DATASET EXCERPTS: Begin

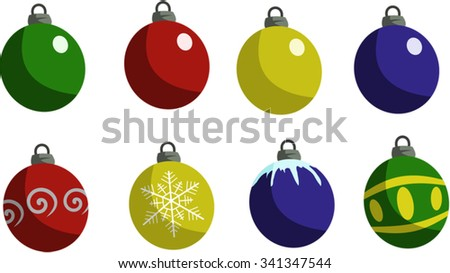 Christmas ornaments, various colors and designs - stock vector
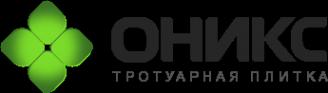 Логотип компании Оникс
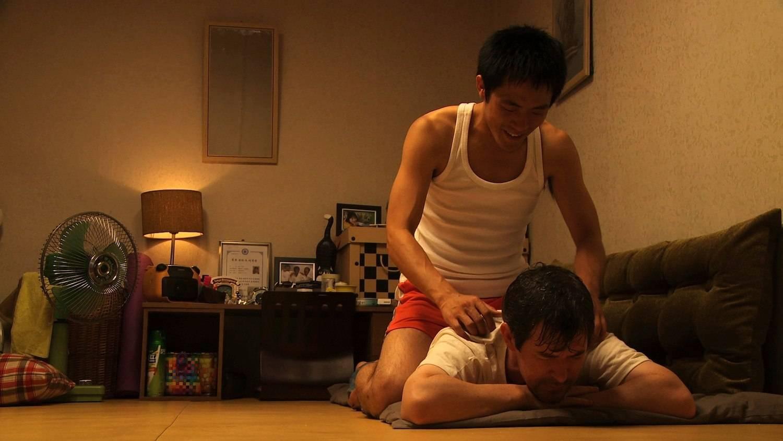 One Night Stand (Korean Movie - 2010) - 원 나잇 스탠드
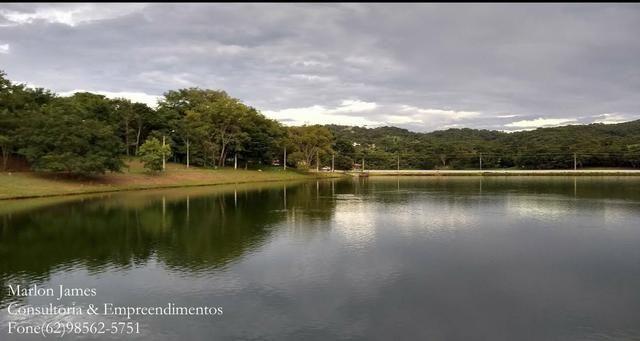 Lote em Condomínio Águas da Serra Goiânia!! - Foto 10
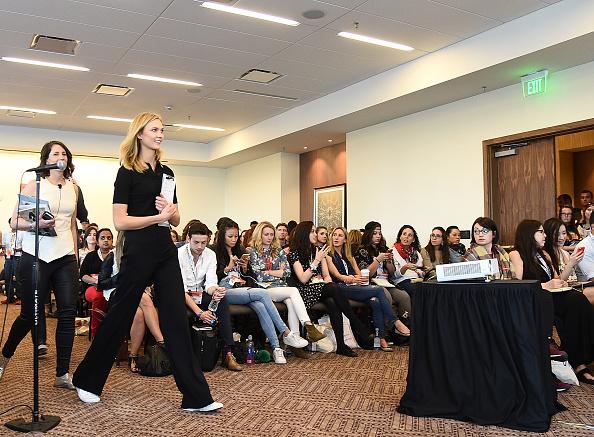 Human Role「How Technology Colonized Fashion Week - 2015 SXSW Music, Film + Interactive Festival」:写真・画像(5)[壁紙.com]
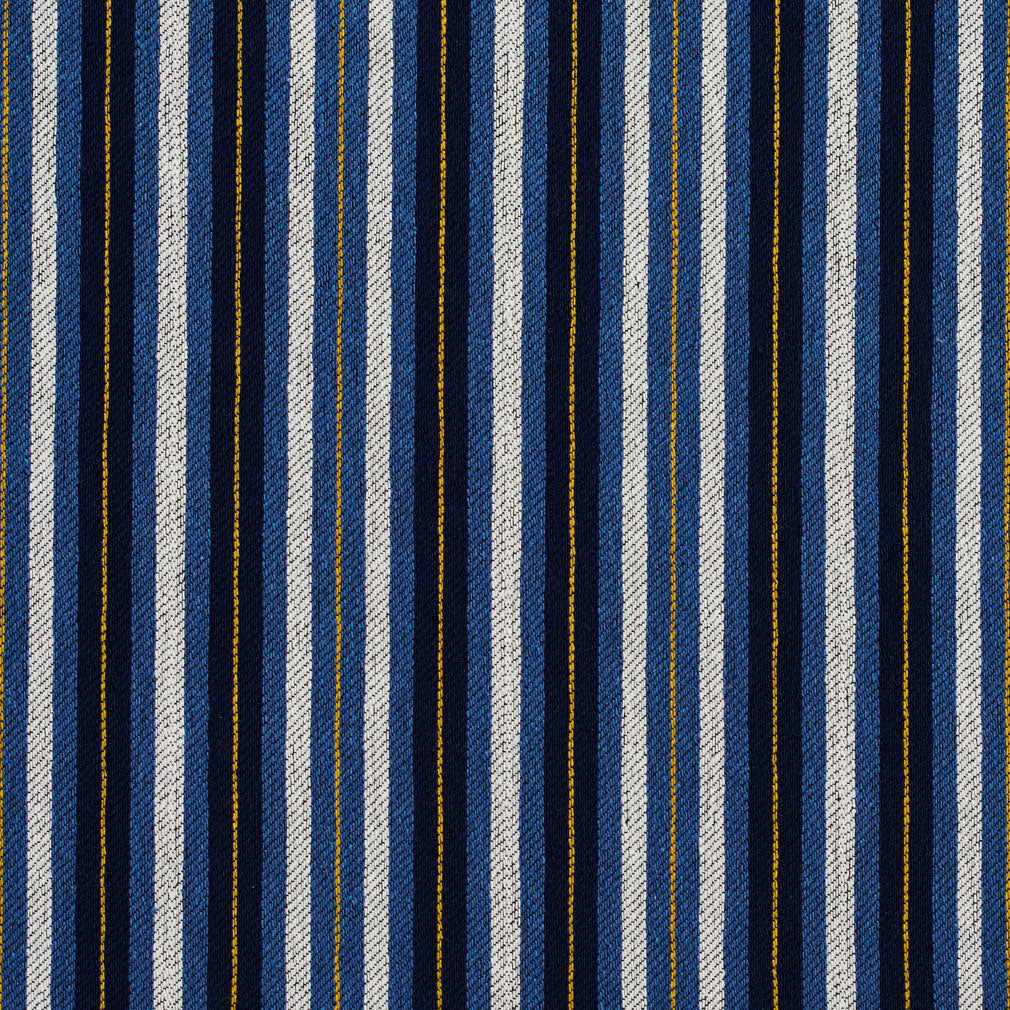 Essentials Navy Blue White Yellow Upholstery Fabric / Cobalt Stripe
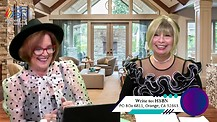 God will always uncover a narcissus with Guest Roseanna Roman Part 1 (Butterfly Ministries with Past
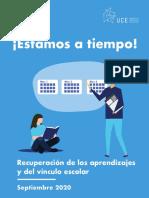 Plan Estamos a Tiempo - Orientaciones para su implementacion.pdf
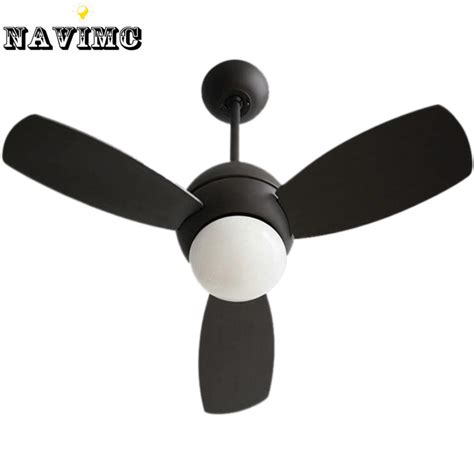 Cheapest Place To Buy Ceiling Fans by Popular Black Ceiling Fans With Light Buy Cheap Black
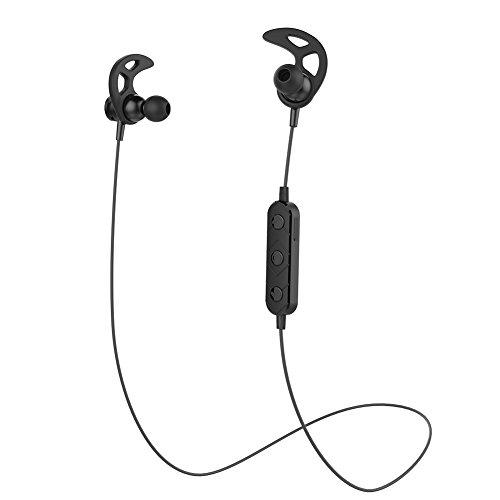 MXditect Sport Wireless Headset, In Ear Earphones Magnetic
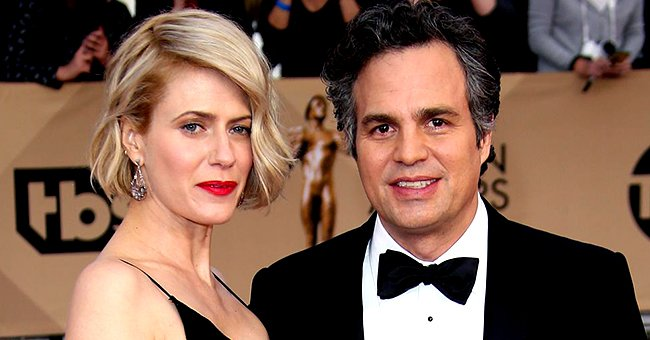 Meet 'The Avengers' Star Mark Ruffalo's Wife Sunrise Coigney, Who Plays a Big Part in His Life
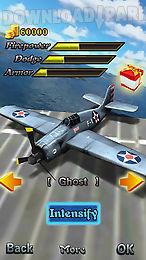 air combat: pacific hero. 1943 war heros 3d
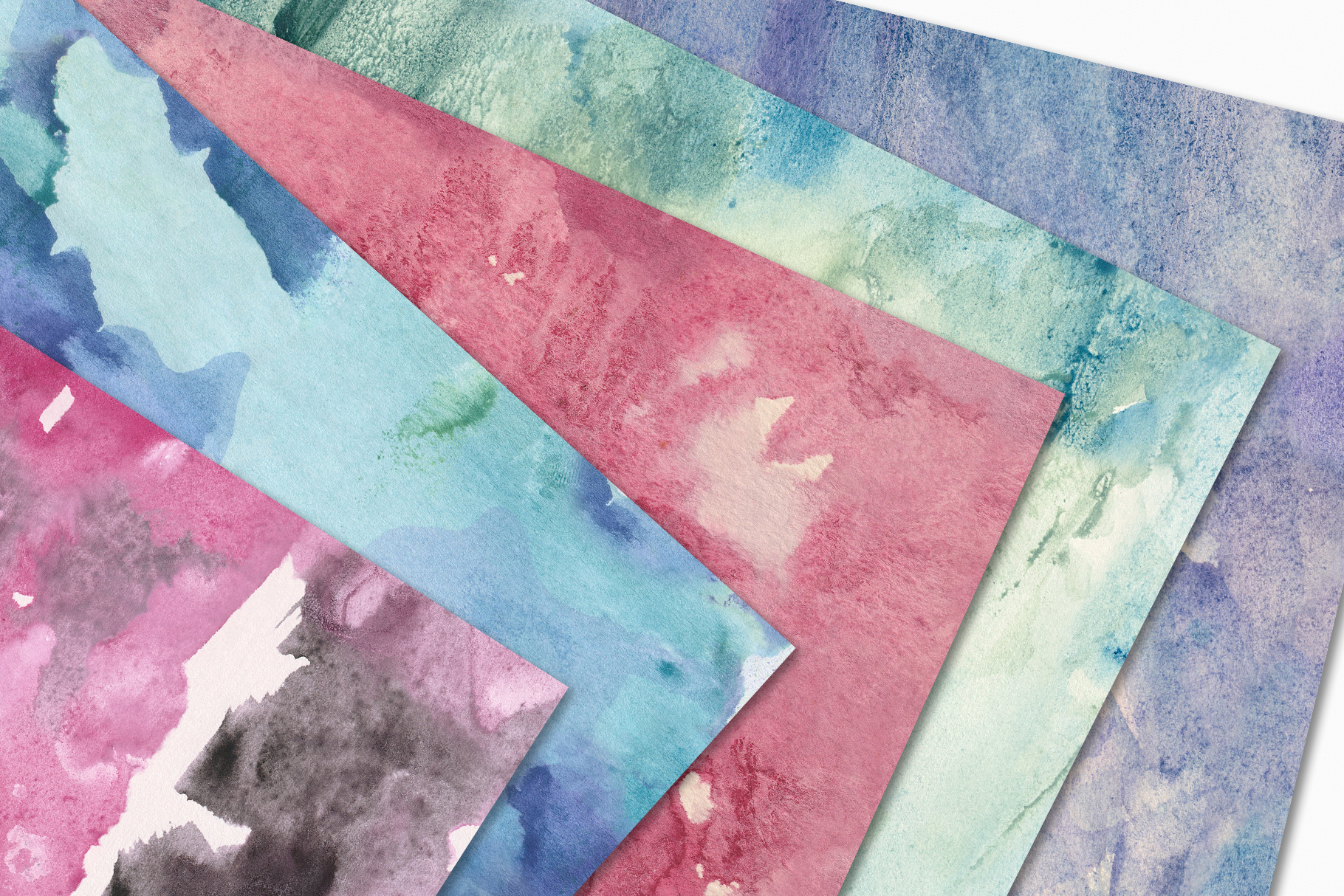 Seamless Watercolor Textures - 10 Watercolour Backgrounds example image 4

DATASET EXCERPTS: End

• [TRY IT]:
With pictures omitted, reproduce exactly the lines from the line containing "Meet 'The Avengers'" through the end of the data above.

• [THE COMPLETED TASK]:
 Meet 'The Avengers' Star Mark Ruffalo's Wife Sunrise Coigney, Who Plays a Big Part in His Life
 air combat: pacific hero. 1943 war heros 3d
 Seamless Watercolor Textures - 10 Watercolour Backgrounds example image 4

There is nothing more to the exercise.